#### [THE RECORDS]
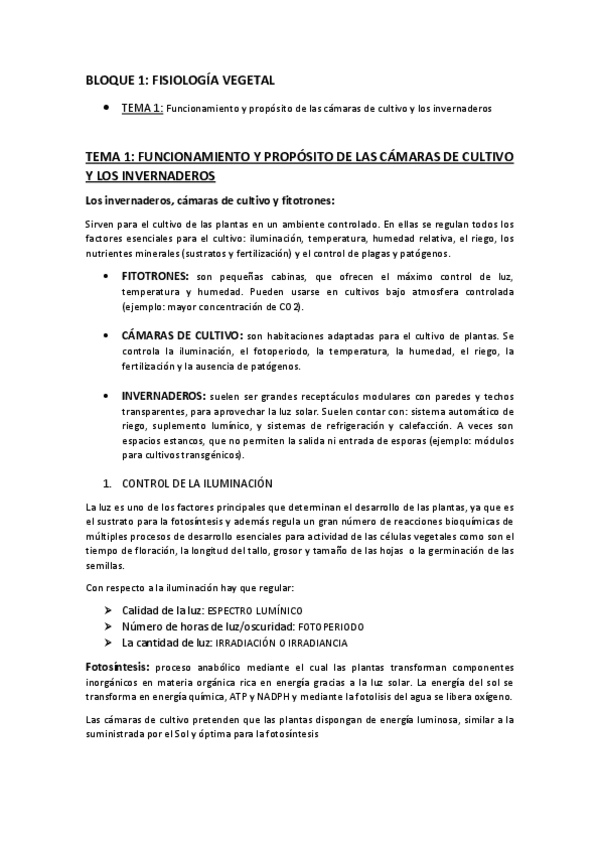 BLOQUE 1: FISIOLOGÍA VEGETAL

• TEMA 1: Funcionamiento y propósito de las cámaras de cultivo y los invernaderos

TEMA 1: FUNCIONAMIENTO Y PROPÓSITO DE LAS CÁMARAS DE CULTIVO Y LOS INVERNADEROS

Los invernaderos, cámaras de cultivo y fitotrones:

Sirven para el cultivo de las plantas en un ambiente controlado. En ellas se regulan todos los factores esenciales para el cultivo: iluminación, temperatura, humedad relativa, el riego, los nutrientes minerales (sustratos y fertilización) y el control de plagas y patógenos.

• FITOTRONES: son pequeñas cabinas, que ofrecen el máximo control de luz, temperatura y humedad. Pueden usarse en cultivos bajo atmosfera controlada (ejemplo: mayor concentración de CO2).

• CÁMARAS DE CULTIVO: son habitaciones adaptadas para el cultivo de plantas. Se controla la iluminación, el fotoperiodo, la temperatura, la humedad, el riego, la fertilización y la ausencia de patógenos.

• INVERNADEROS: suelen ser grandes receptáculos modulares con paredes y techos transparentes, para aprovechar la luz solar. Suelen contar con: sistema automático de riego, suplemento lumínico, y sistemas de refrigeración y calefacción. A veces son espacios estancos, que no permiten la salida ni entrada de esporas (ejemplo: módulos para cultivos transgénicos).

1. CONTROL DE LA ILUMINACIÓN

La luz es uno de los factores principales que determinan el desarrollo de las plantas, ya que es el sustrato para la fotosíntesis y además regula un gran número de reacciones bioquímicas de múltiples procesos de desarrollo esenciales para actividad de las células vegetales como son el tiempo de floración, la longitud del tallo, grosor y tamaño de las hojas o la germinación de las semillas.

Con respecto a la iluminación hay que regular:

➢ Calidad de la luz: ESPECTRO LUMÍNICO
➢ Número de horas de luz/oscuridad: FOTOPERIODO
➢ La cantidad de luz: IRRADIACIÓN O IRRADIANCIA

Fotosíntesis: proceso anabólico mediante el cual las plantas transforman componentes inorgánicos en materia orgánica rica en energía gracias a la luz solar. La energía del sol se transforma en energía química, ATP y NADPH y mediante la fotolisis del agua se libera oxígeno.

Las cámaras de cultivo pretenden que las plantas dispongan de energía luminosa, similar a la suministrada por el Sol y óptima para la fotosíntesis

#### [TASK DIRECTIONS]
In the listing above, each line with the word "factores" is to be copied out.

#### [TASK OUTPUT]
Sirven para el cultivo de las plantas en un ambiente controlado. En ellas se regulan todos los factores esenciales para el cultivo: iluminación, temperatura, humedad relativa, el riego, los nutrientes minerales (sustratos y fertilización) y el control de plagas y patógenos.
La luz es uno de los factores principales que determinan el desarrollo de las plantas, ya que es el sustrato para la fotosíntesis y además regula un gran número de reacciones bioquímicas de múltiples procesos de desarrollo esenciales para actividad de las células vegetales como son el tiempo de floración, la longitud del tallo, grosor y tamaño de las hojas o la germinación de las semillas.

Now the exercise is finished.